▶ [設問]:
1. 次の(a)〜(c)が原文の内容と合っているかを「はい」か「いいえ」で答え、判断の根拠となる原文の語句をそのまま引用してください。(a) ウルの王墓で兵士や楽師が手にした盃には毒薬が入っていた。(b) メソポタミア文明では、神に自身を捧げる行為は不名誉とされた。(c) スキタイ王の埋葬では、1年後に侍臣100名が選ばれた。
2. 原文中の「神と人間とが協力して初めて成し遂げられるモニュメントの造営には、人身供犠が付きものです。」を英語に訳してください。
3. 原文によると、ヘロドトスはどこの王の埋葬について記録していますか。
:: 原文 ::
特別展「古代メキシコ ―マヤ、アステカ、テオティワカン」を担当している学芸研究部長の河野一隆です。
 
メソアメリカ文明と向き合う重要な要素の一つに、人身供犠(じんしんくぎ)、いわゆる生贄があります(図1)。
現代のヒューマニズムの観点からすると、眉をひそめてしまう習慣ですが、当時の人々にとっては、社会の安寧秩序を保持するために、神々だけでなく自らをも犠牲にしなければならないという、利他精神に支えられた儀式でした。
 
図1 アステカの生贄儀礼(マリャベッキ絵文書)
特別展「古代メキシコ ―マヤ、アステカ、テオティワカン」図録より
 
神と人間とが協力して初めて成し遂げられるモニュメントの造営には、人身供犠が付きものです。それはメキシコ以外の文明でも例外ではありません。
たとえば、メソポタミア文明のウルの王墓では、調査によって人身供犠の儀式が最も詳細に解明されています。
 
図2 メソポタミア・ウルの王墓での殉葬場面(復元)
ウーリー(瀬田貞二・大塚勇三訳).『ウル』.みすず書房,1958年 より
 
図2の発掘者レナード・ウーリーの復元によれば、棺に入った王が墓室内に安置された後、戦車、人々や動物たちは斜めのスロープを下りて地下へ向かいます。兵士・楽師たちはそれぞれ手に自らの道具を携えて整列し、めいめいが陶器製の小さな盃を手にしていました。その中に入っていたのは毒薬です。儀式が最高潮に達すると、それぞれが盃をあおり、静かに墓の中に崩れ落ちます。そして、すべての儀式が終わると、土で埋め立てられ、王と死出の旅路を共にするのです。メソアメリカ文明同様、メソポタミア文明でも神に自身を捧げる行為はたいへん名誉なことでした。
また、歴史の父、ギリシャのヘロドトスも、黒海沿岸のスキタイ王の埋葬について記録しています。死せる王と共に殉死させられたのは、料理番、馬丁(ばてい)、侍従、馬などでした。さらに、1年後には最も王に親しく仕えた侍臣50名が選出され、馬に乗せた状態で王墓の周りに立て並べられました。
:::
:: 元データ ::
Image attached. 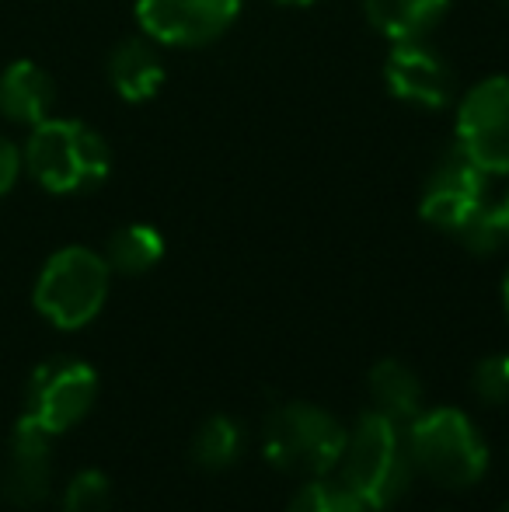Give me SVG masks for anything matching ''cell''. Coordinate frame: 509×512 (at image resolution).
Masks as SVG:
<instances>
[{
	"label": "cell",
	"mask_w": 509,
	"mask_h": 512,
	"mask_svg": "<svg viewBox=\"0 0 509 512\" xmlns=\"http://www.w3.org/2000/svg\"><path fill=\"white\" fill-rule=\"evenodd\" d=\"M25 171L53 196L91 192L109 178L112 150L98 129L77 119H53L32 126L25 143Z\"/></svg>",
	"instance_id": "cell-1"
},
{
	"label": "cell",
	"mask_w": 509,
	"mask_h": 512,
	"mask_svg": "<svg viewBox=\"0 0 509 512\" xmlns=\"http://www.w3.org/2000/svg\"><path fill=\"white\" fill-rule=\"evenodd\" d=\"M342 481L367 502V509H391L412 488L415 464L408 436L394 418L370 408L360 415L342 450Z\"/></svg>",
	"instance_id": "cell-2"
},
{
	"label": "cell",
	"mask_w": 509,
	"mask_h": 512,
	"mask_svg": "<svg viewBox=\"0 0 509 512\" xmlns=\"http://www.w3.org/2000/svg\"><path fill=\"white\" fill-rule=\"evenodd\" d=\"M346 439L349 432L342 429L332 411L311 405V401H290L265 418L262 450L279 471L318 478V474L339 467Z\"/></svg>",
	"instance_id": "cell-3"
},
{
	"label": "cell",
	"mask_w": 509,
	"mask_h": 512,
	"mask_svg": "<svg viewBox=\"0 0 509 512\" xmlns=\"http://www.w3.org/2000/svg\"><path fill=\"white\" fill-rule=\"evenodd\" d=\"M408 450L415 474L443 488H471L489 471V450L475 422L457 408L422 411L408 432Z\"/></svg>",
	"instance_id": "cell-4"
},
{
	"label": "cell",
	"mask_w": 509,
	"mask_h": 512,
	"mask_svg": "<svg viewBox=\"0 0 509 512\" xmlns=\"http://www.w3.org/2000/svg\"><path fill=\"white\" fill-rule=\"evenodd\" d=\"M109 279L112 269L105 255L81 248V244L63 248L42 265L39 283H35V310L63 331L84 328L105 307Z\"/></svg>",
	"instance_id": "cell-5"
},
{
	"label": "cell",
	"mask_w": 509,
	"mask_h": 512,
	"mask_svg": "<svg viewBox=\"0 0 509 512\" xmlns=\"http://www.w3.org/2000/svg\"><path fill=\"white\" fill-rule=\"evenodd\" d=\"M457 147L489 175H509V77H485L461 98Z\"/></svg>",
	"instance_id": "cell-6"
},
{
	"label": "cell",
	"mask_w": 509,
	"mask_h": 512,
	"mask_svg": "<svg viewBox=\"0 0 509 512\" xmlns=\"http://www.w3.org/2000/svg\"><path fill=\"white\" fill-rule=\"evenodd\" d=\"M98 377L88 363L77 359H53L42 363L28 380V401L25 418L46 429L49 436L74 429L95 405Z\"/></svg>",
	"instance_id": "cell-7"
},
{
	"label": "cell",
	"mask_w": 509,
	"mask_h": 512,
	"mask_svg": "<svg viewBox=\"0 0 509 512\" xmlns=\"http://www.w3.org/2000/svg\"><path fill=\"white\" fill-rule=\"evenodd\" d=\"M485 196H489V171L478 168L454 143L429 168L419 199V216L433 223L436 230L454 234L478 206H485Z\"/></svg>",
	"instance_id": "cell-8"
},
{
	"label": "cell",
	"mask_w": 509,
	"mask_h": 512,
	"mask_svg": "<svg viewBox=\"0 0 509 512\" xmlns=\"http://www.w3.org/2000/svg\"><path fill=\"white\" fill-rule=\"evenodd\" d=\"M241 14V0H136L143 35L161 46H206Z\"/></svg>",
	"instance_id": "cell-9"
},
{
	"label": "cell",
	"mask_w": 509,
	"mask_h": 512,
	"mask_svg": "<svg viewBox=\"0 0 509 512\" xmlns=\"http://www.w3.org/2000/svg\"><path fill=\"white\" fill-rule=\"evenodd\" d=\"M384 81L398 102L415 108H447L457 95L454 67L422 39L394 42L384 63Z\"/></svg>",
	"instance_id": "cell-10"
},
{
	"label": "cell",
	"mask_w": 509,
	"mask_h": 512,
	"mask_svg": "<svg viewBox=\"0 0 509 512\" xmlns=\"http://www.w3.org/2000/svg\"><path fill=\"white\" fill-rule=\"evenodd\" d=\"M0 485H4V499L21 509L46 502L49 488H53V436L35 422H28L25 415L14 425Z\"/></svg>",
	"instance_id": "cell-11"
},
{
	"label": "cell",
	"mask_w": 509,
	"mask_h": 512,
	"mask_svg": "<svg viewBox=\"0 0 509 512\" xmlns=\"http://www.w3.org/2000/svg\"><path fill=\"white\" fill-rule=\"evenodd\" d=\"M56 105V84L39 63L14 60L0 70V115L18 126H39Z\"/></svg>",
	"instance_id": "cell-12"
},
{
	"label": "cell",
	"mask_w": 509,
	"mask_h": 512,
	"mask_svg": "<svg viewBox=\"0 0 509 512\" xmlns=\"http://www.w3.org/2000/svg\"><path fill=\"white\" fill-rule=\"evenodd\" d=\"M109 81L116 88V95L123 102H150L157 91L164 88V60L157 53V42L154 39H123L116 49L109 53Z\"/></svg>",
	"instance_id": "cell-13"
},
{
	"label": "cell",
	"mask_w": 509,
	"mask_h": 512,
	"mask_svg": "<svg viewBox=\"0 0 509 512\" xmlns=\"http://www.w3.org/2000/svg\"><path fill=\"white\" fill-rule=\"evenodd\" d=\"M363 11L370 25L391 42H412L440 25L450 0H363Z\"/></svg>",
	"instance_id": "cell-14"
},
{
	"label": "cell",
	"mask_w": 509,
	"mask_h": 512,
	"mask_svg": "<svg viewBox=\"0 0 509 512\" xmlns=\"http://www.w3.org/2000/svg\"><path fill=\"white\" fill-rule=\"evenodd\" d=\"M370 398H374V411L394 418L398 425L415 422L422 415V380L415 377L412 366L398 363V359H384L370 370Z\"/></svg>",
	"instance_id": "cell-15"
},
{
	"label": "cell",
	"mask_w": 509,
	"mask_h": 512,
	"mask_svg": "<svg viewBox=\"0 0 509 512\" xmlns=\"http://www.w3.org/2000/svg\"><path fill=\"white\" fill-rule=\"evenodd\" d=\"M164 258V237L150 223H126L105 244V262L119 276H143Z\"/></svg>",
	"instance_id": "cell-16"
},
{
	"label": "cell",
	"mask_w": 509,
	"mask_h": 512,
	"mask_svg": "<svg viewBox=\"0 0 509 512\" xmlns=\"http://www.w3.org/2000/svg\"><path fill=\"white\" fill-rule=\"evenodd\" d=\"M245 450V429L231 415H210L192 436V464L206 474H220Z\"/></svg>",
	"instance_id": "cell-17"
},
{
	"label": "cell",
	"mask_w": 509,
	"mask_h": 512,
	"mask_svg": "<svg viewBox=\"0 0 509 512\" xmlns=\"http://www.w3.org/2000/svg\"><path fill=\"white\" fill-rule=\"evenodd\" d=\"M286 512H370V509L342 478H325V474H318V478H311L293 495Z\"/></svg>",
	"instance_id": "cell-18"
},
{
	"label": "cell",
	"mask_w": 509,
	"mask_h": 512,
	"mask_svg": "<svg viewBox=\"0 0 509 512\" xmlns=\"http://www.w3.org/2000/svg\"><path fill=\"white\" fill-rule=\"evenodd\" d=\"M454 237L471 251V255H496L499 248L509 241V230L499 206H478L461 227L454 230Z\"/></svg>",
	"instance_id": "cell-19"
},
{
	"label": "cell",
	"mask_w": 509,
	"mask_h": 512,
	"mask_svg": "<svg viewBox=\"0 0 509 512\" xmlns=\"http://www.w3.org/2000/svg\"><path fill=\"white\" fill-rule=\"evenodd\" d=\"M112 485L102 471H81L63 495V512H109Z\"/></svg>",
	"instance_id": "cell-20"
},
{
	"label": "cell",
	"mask_w": 509,
	"mask_h": 512,
	"mask_svg": "<svg viewBox=\"0 0 509 512\" xmlns=\"http://www.w3.org/2000/svg\"><path fill=\"white\" fill-rule=\"evenodd\" d=\"M471 391L482 405H509V356H489L475 366Z\"/></svg>",
	"instance_id": "cell-21"
},
{
	"label": "cell",
	"mask_w": 509,
	"mask_h": 512,
	"mask_svg": "<svg viewBox=\"0 0 509 512\" xmlns=\"http://www.w3.org/2000/svg\"><path fill=\"white\" fill-rule=\"evenodd\" d=\"M21 171H25V154H21V147L14 140H7V136H0V199L18 185Z\"/></svg>",
	"instance_id": "cell-22"
},
{
	"label": "cell",
	"mask_w": 509,
	"mask_h": 512,
	"mask_svg": "<svg viewBox=\"0 0 509 512\" xmlns=\"http://www.w3.org/2000/svg\"><path fill=\"white\" fill-rule=\"evenodd\" d=\"M279 7H314L318 0H276Z\"/></svg>",
	"instance_id": "cell-23"
},
{
	"label": "cell",
	"mask_w": 509,
	"mask_h": 512,
	"mask_svg": "<svg viewBox=\"0 0 509 512\" xmlns=\"http://www.w3.org/2000/svg\"><path fill=\"white\" fill-rule=\"evenodd\" d=\"M499 209H503V220H506V230H509V192H506L503 203H499Z\"/></svg>",
	"instance_id": "cell-24"
},
{
	"label": "cell",
	"mask_w": 509,
	"mask_h": 512,
	"mask_svg": "<svg viewBox=\"0 0 509 512\" xmlns=\"http://www.w3.org/2000/svg\"><path fill=\"white\" fill-rule=\"evenodd\" d=\"M503 300H506V314H509V272H506V283H503Z\"/></svg>",
	"instance_id": "cell-25"
},
{
	"label": "cell",
	"mask_w": 509,
	"mask_h": 512,
	"mask_svg": "<svg viewBox=\"0 0 509 512\" xmlns=\"http://www.w3.org/2000/svg\"><path fill=\"white\" fill-rule=\"evenodd\" d=\"M503 512H509V502H506V506H503Z\"/></svg>",
	"instance_id": "cell-26"
}]
</instances>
:::
▶ [解答]:
1.
(a) はい。「その中に入っていたのは毒薬です。」
(b) いいえ。「メソアメリカ文明同様、メソポタミア文明でも神に自身を捧げる行為はたいへん名誉なことでした。」
(c) いいえ。「1年後には最も王に親しく仕えた侍臣50名が選出され」

2. The construction of monuments, which can be accomplished only when gods and humans work together, is invariably accompanied by human sacrifice.

3. 黒海沿岸のスキタイ王の埋葬です。